Retrograde ejaculation is diagnosed by examining a post-ejaculatory urine for the presence of sperm after making it alkaline and centrifuging it.

Low levels of LH and FSH with low or normal testosterone levels are indicative of pretesticular problems, while high levels of gonadotropins indicate testicular problems. However, often this distinction is unclear, and the differentiation between obstructive versus non-obstructive azoospermia may require a testicular biopsy. On the other hand, "In azoospermic men with a normal ejaculate volume, FSH serum level greater than two times the upper limit of the normal range is reliably diagnostic of dysfunctional spermatogenesis and, when found, a diagnostic testicular biopsy is usually unnecessary, although no consensus exists in this matter." Extremely high levels of FSH (>45 ID/mL) have been correlated with successful microdissection testicular sperm extraction.

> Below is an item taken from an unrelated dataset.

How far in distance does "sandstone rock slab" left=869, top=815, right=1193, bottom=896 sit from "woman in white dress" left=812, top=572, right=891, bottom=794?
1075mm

Serum inhibin-B weakly indicates presence of sperm cells in the testes, raising chances for successfully achieving pregnancy through testicular sperm extraction (TESE), although the association is not very substantial, having a sensitivity of 0.65 (95% confidence interval [CI]: 0.56–0.74) and a specificity of 0.83 (CI: 0.64–0.93) for prediction the presence of sperm in the testes in non-obstructive azoospermia.

Seminal plasma proteins TEX101 and ECM1 were recently proposed for the differential diagnosis of azoospermia forms and subtypes, and for the prediction of TESE outcome. Mount Sinai Hospital, Canada, started a clinical trial to test this hypothesis in 2016.

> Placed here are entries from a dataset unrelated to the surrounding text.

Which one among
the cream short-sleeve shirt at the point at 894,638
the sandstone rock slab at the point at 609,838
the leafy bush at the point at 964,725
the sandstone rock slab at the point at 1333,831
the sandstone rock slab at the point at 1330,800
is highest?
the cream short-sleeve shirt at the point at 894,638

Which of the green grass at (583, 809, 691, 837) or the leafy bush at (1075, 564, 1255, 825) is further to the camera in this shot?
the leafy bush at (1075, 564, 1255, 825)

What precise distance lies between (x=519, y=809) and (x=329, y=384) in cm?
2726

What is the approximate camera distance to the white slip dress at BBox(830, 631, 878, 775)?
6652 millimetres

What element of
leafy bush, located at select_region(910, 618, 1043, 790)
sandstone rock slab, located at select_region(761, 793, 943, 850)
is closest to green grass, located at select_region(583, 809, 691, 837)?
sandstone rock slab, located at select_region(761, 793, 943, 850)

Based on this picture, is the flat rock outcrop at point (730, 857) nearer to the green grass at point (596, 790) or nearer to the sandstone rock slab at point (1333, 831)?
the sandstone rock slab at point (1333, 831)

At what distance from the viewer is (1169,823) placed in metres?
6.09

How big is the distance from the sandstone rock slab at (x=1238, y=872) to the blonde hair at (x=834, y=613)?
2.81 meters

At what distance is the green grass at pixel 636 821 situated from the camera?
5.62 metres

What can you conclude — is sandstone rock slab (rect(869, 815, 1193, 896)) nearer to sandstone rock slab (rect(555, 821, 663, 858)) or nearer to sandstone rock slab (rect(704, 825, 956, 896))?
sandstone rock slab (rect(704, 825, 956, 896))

Primary hypopituitarism may be linked to a genetic cause. So, a genetic evaluation may be done for men with azoospermia as a result. Azoospermic men with testicular failure are advised to undergo karyotype and Y-micro-deletion testing.

==Treatment==
Pre- and post-testicular azoospermia are frequently correctable, while testicular azoospermia is usually permanent. In the former, the cause of the azoospermia needs to be considered, and it opens up possibilities to manage this situation directly. Thus, men with azoospermia due to hyperprolactinemia may resume sperm production after treatment of hyperprolactinemia, or men whose sperm production is suppressed by exogenous androgens are expected to produce sperm after cessation of androgen intake. In situations where the testes are normal but unstimulated, gonadotropin therapy can be expected to induce sperm production.

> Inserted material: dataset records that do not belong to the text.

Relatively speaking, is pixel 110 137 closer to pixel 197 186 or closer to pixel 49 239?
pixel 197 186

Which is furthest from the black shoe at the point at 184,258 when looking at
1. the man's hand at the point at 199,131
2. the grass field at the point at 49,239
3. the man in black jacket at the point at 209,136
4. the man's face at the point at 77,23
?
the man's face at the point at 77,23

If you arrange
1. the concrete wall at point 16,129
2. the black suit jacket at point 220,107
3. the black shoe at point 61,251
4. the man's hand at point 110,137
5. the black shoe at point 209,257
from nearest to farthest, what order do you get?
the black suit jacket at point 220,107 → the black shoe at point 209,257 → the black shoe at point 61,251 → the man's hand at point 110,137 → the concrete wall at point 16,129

A major advancement in recent years has been the introduction of IVF with ICSI, which allows successful fertilization even with immature sperm or sperm obtained directly from testicular tissue. IVF-ICSI allows for pregnancy in couples where the man has irreversible testicular azoospermia as long as it is possible to recover sperm material from the testes. Thus, men with non-mosaic Klinefelter's syndrome have fathered children using IVF-ICSI. Pregnancies have been achieved in situations where azoospermia was associated with cryptorchidism and sperm were obtained by testicular sperm extraction (TESE).

In men with post-testicular azoospermia, different approaches are available. For obstructive azoospermia, IVF-ICSI or surgery can be used, and individual factors are considered for the choice of treatment. Medication may be helpful for retrograde ejaculation.